Content-based 360° video editing allows users to manipulate panoramic content for interaction in a dynamic visual world. However, the current related methods (2D neural representation and optical flow) show limitations in producing high-quality panoramic content from 360° videos due to their lack of capacity to model the inherent spatiotemporal relationships among pixels in the true panoramic space. To address this issue, we propose a Neural Panoramic Representation (NPR) method to model the global inter-pixel relationships, facilitating immersive video editing. Specifically, our method utilizes MLP-based networks to learn spherical implicit content layers, by encoding the spherical spatiotemporal positions and appearance details within the panoramic video, and bi-directional mapping between the original video frames and the learned content layers, to capture the interpretable and global omnidirectional visual characteristics of individual dynamic scenes.

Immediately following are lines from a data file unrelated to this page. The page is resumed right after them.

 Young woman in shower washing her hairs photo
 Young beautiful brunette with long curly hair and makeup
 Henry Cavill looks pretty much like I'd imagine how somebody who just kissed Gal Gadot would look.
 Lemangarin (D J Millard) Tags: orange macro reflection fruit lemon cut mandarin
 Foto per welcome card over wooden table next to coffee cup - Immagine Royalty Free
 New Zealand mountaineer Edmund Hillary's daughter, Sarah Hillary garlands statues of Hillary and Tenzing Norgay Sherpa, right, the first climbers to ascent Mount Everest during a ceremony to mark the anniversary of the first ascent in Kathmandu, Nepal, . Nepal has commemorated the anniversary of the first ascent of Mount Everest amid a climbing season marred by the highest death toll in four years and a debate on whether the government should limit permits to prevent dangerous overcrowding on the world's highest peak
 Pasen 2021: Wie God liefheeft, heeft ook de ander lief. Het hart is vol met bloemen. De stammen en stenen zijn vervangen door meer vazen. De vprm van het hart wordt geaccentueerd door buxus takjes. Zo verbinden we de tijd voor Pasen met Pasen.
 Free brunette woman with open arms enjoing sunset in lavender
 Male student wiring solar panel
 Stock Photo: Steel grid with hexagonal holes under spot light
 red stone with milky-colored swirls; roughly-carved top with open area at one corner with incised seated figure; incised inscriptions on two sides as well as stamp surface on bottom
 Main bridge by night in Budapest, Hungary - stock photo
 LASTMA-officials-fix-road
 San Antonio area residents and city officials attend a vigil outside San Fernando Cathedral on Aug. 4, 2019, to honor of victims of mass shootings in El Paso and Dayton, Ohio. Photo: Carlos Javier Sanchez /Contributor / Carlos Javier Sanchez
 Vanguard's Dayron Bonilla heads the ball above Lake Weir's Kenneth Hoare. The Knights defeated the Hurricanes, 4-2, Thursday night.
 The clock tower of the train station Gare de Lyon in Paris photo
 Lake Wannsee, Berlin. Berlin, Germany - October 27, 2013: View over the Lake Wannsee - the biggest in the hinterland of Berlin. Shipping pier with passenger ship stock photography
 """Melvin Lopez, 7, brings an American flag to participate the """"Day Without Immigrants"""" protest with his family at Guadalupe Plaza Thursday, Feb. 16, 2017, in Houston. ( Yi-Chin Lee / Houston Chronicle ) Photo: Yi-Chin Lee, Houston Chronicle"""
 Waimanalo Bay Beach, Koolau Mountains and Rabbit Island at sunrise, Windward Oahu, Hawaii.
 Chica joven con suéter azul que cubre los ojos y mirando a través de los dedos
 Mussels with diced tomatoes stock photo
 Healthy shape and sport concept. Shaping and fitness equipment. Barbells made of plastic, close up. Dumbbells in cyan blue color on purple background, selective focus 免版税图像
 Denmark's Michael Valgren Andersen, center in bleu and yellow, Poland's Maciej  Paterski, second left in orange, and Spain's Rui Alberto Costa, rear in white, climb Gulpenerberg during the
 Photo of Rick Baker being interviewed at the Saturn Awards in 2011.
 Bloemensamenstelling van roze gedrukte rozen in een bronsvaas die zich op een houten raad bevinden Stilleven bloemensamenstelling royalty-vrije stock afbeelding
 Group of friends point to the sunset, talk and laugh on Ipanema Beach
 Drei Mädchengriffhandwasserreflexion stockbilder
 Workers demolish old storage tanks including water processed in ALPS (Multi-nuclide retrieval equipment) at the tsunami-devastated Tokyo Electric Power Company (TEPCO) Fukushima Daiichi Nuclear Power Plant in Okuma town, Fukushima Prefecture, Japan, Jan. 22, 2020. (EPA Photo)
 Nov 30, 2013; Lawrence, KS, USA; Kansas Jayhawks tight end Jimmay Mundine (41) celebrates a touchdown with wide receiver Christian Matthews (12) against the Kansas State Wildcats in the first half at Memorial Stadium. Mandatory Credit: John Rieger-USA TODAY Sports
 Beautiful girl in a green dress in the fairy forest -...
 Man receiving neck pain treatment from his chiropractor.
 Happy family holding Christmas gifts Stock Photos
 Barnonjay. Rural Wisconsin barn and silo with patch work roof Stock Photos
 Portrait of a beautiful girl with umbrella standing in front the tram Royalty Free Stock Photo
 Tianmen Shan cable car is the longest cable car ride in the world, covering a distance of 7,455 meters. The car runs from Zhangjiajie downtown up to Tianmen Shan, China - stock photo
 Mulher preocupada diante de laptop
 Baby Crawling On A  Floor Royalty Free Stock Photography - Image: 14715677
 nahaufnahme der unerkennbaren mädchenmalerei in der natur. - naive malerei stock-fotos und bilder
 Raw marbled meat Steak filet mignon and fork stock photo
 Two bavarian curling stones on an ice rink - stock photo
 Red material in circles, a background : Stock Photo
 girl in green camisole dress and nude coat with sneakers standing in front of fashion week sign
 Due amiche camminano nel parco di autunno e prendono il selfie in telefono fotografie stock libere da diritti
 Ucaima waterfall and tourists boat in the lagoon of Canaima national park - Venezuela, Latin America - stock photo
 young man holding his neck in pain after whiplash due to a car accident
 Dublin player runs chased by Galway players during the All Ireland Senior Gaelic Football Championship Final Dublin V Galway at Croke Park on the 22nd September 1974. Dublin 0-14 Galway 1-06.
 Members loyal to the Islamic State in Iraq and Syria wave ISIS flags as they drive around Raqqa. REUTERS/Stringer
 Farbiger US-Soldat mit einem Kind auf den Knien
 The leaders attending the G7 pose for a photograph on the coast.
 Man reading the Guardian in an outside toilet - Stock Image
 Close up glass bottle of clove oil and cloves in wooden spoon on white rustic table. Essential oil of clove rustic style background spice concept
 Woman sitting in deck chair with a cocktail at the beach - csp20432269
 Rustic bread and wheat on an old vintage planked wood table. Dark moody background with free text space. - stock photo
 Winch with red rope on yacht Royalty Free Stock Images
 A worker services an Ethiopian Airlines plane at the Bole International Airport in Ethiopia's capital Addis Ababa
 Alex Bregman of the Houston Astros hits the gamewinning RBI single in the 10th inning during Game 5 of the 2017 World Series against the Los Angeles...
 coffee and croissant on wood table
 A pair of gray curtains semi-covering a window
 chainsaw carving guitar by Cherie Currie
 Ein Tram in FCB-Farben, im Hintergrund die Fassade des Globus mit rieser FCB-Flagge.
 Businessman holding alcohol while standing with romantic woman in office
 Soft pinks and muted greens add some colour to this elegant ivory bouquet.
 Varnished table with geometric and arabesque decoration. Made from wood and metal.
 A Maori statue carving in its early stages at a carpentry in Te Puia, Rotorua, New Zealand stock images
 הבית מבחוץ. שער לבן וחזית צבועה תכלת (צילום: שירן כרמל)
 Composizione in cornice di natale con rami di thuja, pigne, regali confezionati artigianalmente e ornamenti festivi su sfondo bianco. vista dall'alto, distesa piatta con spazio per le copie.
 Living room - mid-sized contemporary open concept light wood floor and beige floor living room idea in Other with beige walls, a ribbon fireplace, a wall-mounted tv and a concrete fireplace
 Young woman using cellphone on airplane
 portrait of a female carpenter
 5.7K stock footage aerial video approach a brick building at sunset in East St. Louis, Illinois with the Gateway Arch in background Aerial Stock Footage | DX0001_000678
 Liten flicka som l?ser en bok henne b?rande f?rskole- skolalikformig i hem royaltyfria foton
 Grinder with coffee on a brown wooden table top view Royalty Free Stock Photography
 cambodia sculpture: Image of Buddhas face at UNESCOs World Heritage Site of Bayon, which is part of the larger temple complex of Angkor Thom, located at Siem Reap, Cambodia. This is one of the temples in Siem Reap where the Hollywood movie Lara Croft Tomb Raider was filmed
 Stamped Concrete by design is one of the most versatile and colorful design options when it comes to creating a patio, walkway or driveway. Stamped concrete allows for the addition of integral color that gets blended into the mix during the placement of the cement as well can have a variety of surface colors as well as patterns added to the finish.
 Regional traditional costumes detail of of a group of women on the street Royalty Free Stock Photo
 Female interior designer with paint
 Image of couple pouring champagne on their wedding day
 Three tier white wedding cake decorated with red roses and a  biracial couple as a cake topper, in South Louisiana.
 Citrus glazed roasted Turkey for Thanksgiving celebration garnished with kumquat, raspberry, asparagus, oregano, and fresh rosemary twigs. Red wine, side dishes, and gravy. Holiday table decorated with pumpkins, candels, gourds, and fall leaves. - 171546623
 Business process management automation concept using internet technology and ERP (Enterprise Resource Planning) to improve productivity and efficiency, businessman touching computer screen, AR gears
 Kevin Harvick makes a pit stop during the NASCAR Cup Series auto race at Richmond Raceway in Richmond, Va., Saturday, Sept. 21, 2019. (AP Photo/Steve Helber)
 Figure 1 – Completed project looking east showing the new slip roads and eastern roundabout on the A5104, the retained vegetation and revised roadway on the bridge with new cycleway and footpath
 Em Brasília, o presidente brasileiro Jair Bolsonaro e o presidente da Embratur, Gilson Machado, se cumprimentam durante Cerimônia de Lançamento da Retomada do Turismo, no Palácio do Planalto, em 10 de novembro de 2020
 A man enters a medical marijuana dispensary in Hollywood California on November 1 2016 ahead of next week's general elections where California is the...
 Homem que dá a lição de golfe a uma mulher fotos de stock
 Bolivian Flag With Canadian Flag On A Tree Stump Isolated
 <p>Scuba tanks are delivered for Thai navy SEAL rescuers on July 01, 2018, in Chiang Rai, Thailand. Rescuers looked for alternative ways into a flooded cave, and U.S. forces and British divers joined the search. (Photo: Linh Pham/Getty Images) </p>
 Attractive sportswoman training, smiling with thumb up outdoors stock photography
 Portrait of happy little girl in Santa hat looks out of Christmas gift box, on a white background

Additionally, we introduce innovative loss functions (spherical neighborhood consistency and unit spherical regularization) to ensure the creation of appropriate implicit spherical content layers. We further provide an interactive layer neural panoramic editing approach based on the proposed NPR, in the head-mounted display device. We evaluate this framework on diverse real-world 360° videos, showing superior performance on both reconstruction and consistent editing compared to existing state-of-the-art (SOTA) neural representation techniques.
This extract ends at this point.